The duties reviewed by the Court in Huang were relatively straight-forward. Plaintiff was responsible for selling tickets, encouraging individuals to join defendant’s tours to Mohegan Sun, then accompanying the customers on the bus trip to the casino. The parties’ disputed whether Plaintiff was an independent contractor, and thus not covered by the FLSA, or an employee. The court found a question of fact existed regarding her status under the “economic realities” test adopted by the Second Circuit, including the degree of control exercised by the Defendant over Plaintiff, Plaintiff’s opportunity for profit or loss as a tour guide, and the skills required to perform the work. As to whether time at the casino constituted “work time”, the Court also found a question of fact based on the parties’ sharp dispute regarding whether Plaintiff was relieved of duty once she arrived at the casino or whether she was required to attend mandatory meetings and also advise travelers on the tour.

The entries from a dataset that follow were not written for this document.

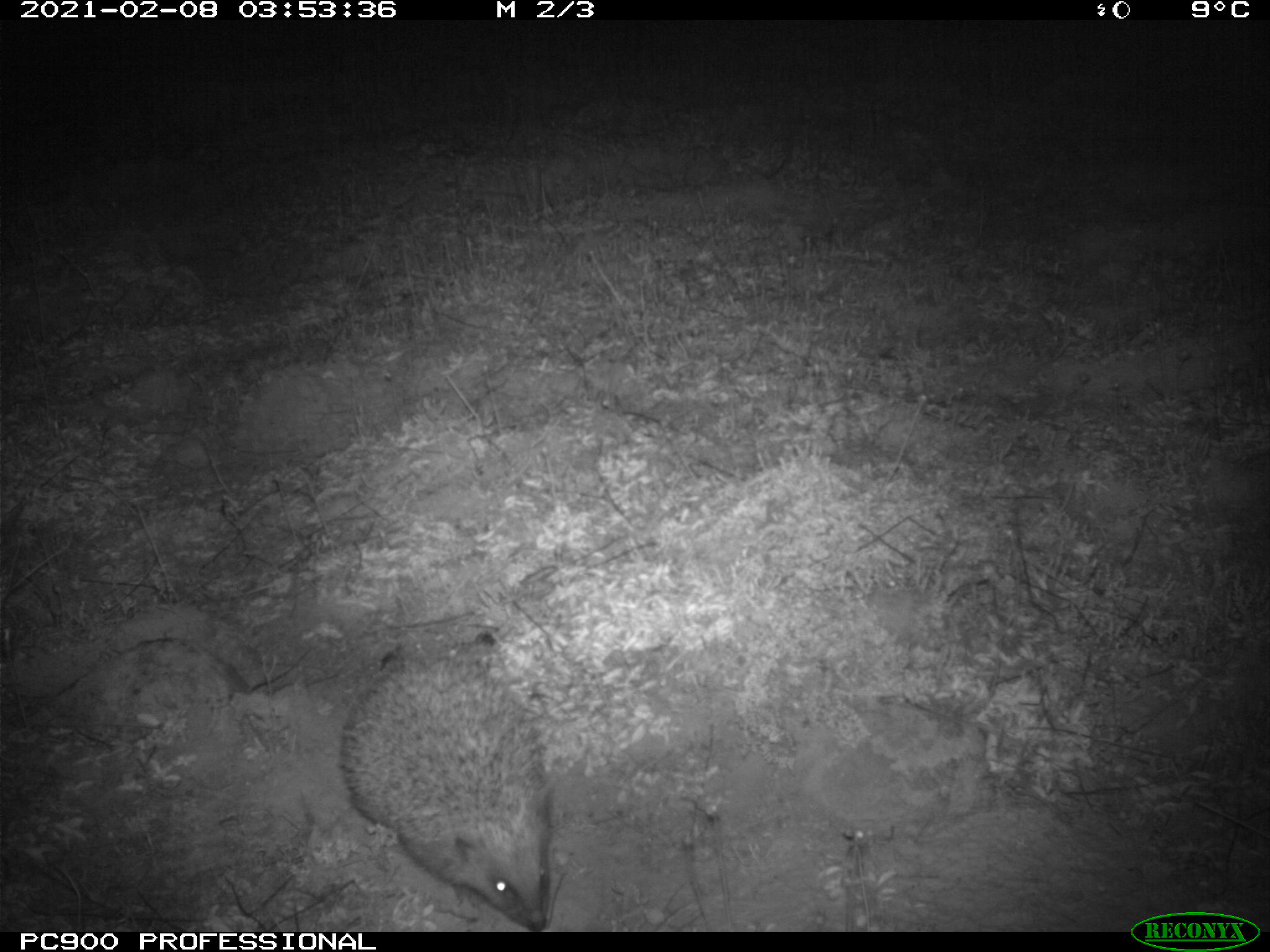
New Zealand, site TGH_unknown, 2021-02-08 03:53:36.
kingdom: Animalia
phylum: Chordata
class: Mammalia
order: Eulipotyphla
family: Erinaceidae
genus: Erinaceus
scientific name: Erinaceus europaeus europaeus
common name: european hedgehog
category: hedgehog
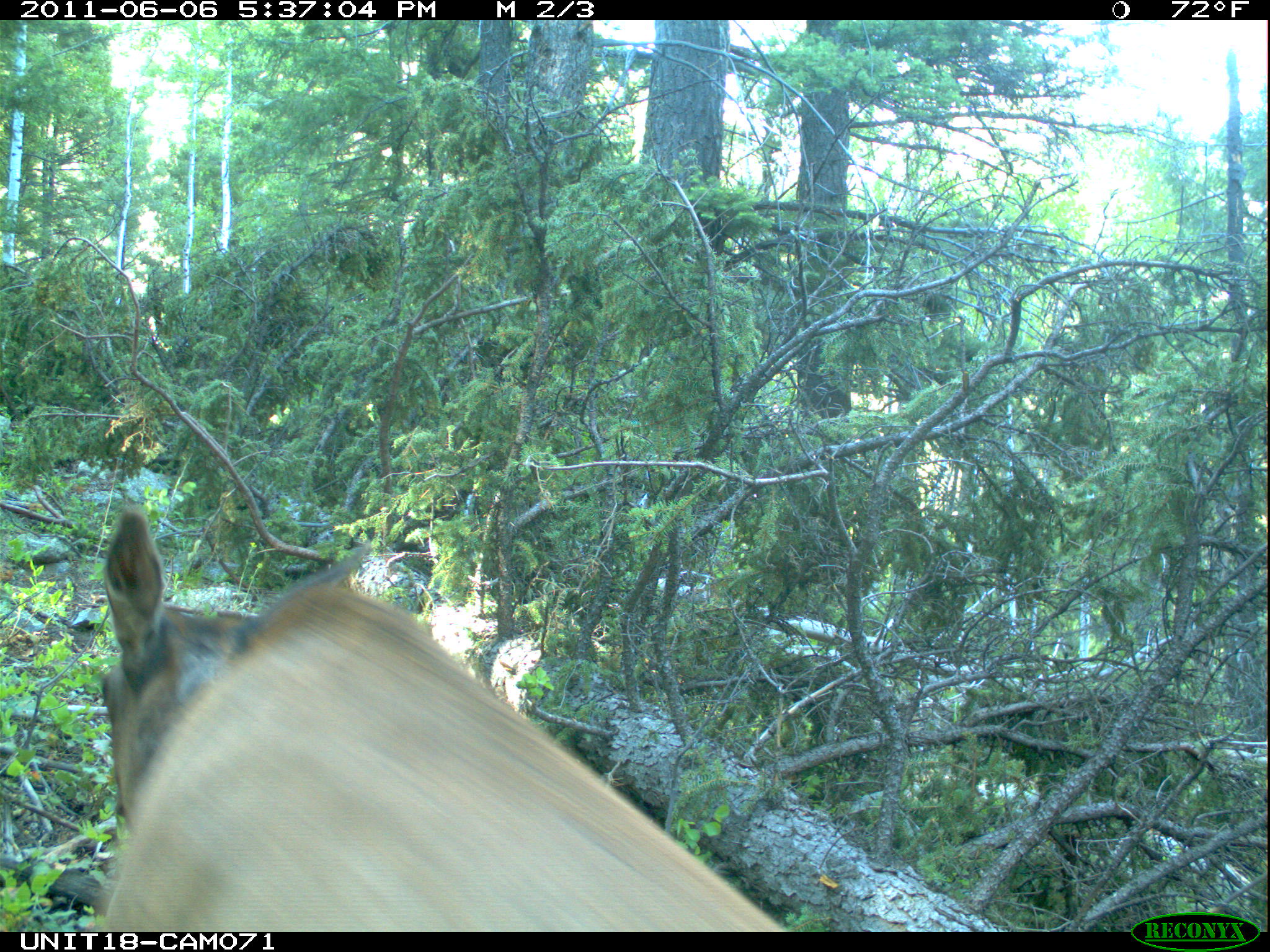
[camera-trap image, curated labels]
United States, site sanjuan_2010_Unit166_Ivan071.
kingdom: Animalia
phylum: Chordata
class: Mammalia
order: Artiodactyla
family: Cervidae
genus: Cervus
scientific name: Cervus elaphus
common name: red deer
Cervus elaphus (red deer).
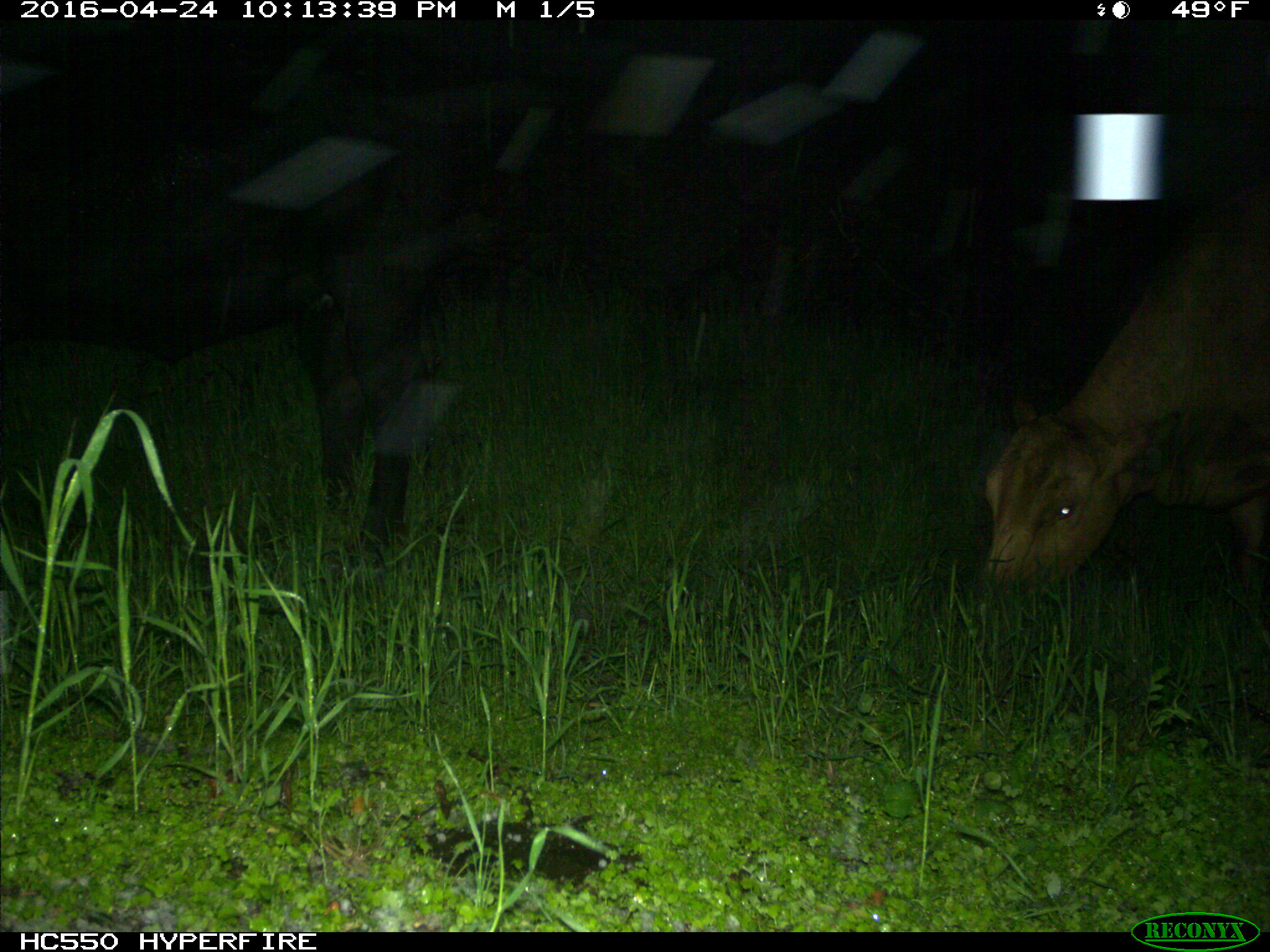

While the duties at issue here were relatively unique, and not strictly applicable to many other industries, the legal questions discussed in analyzing whether there was an “employment” relationship are common ones: does the putative employer exert control over the service provider in question, and, as to whether time spent must be compensated, is allegedly “mixed benefit” or “mixed time” compensable “work” requiring adherence to the minimum wage and overtime rules? Employers must analyze these questions with respect to their own contractors and employees by reference to FLSA guidance and the laws, regulations and case law of the states in which they operate.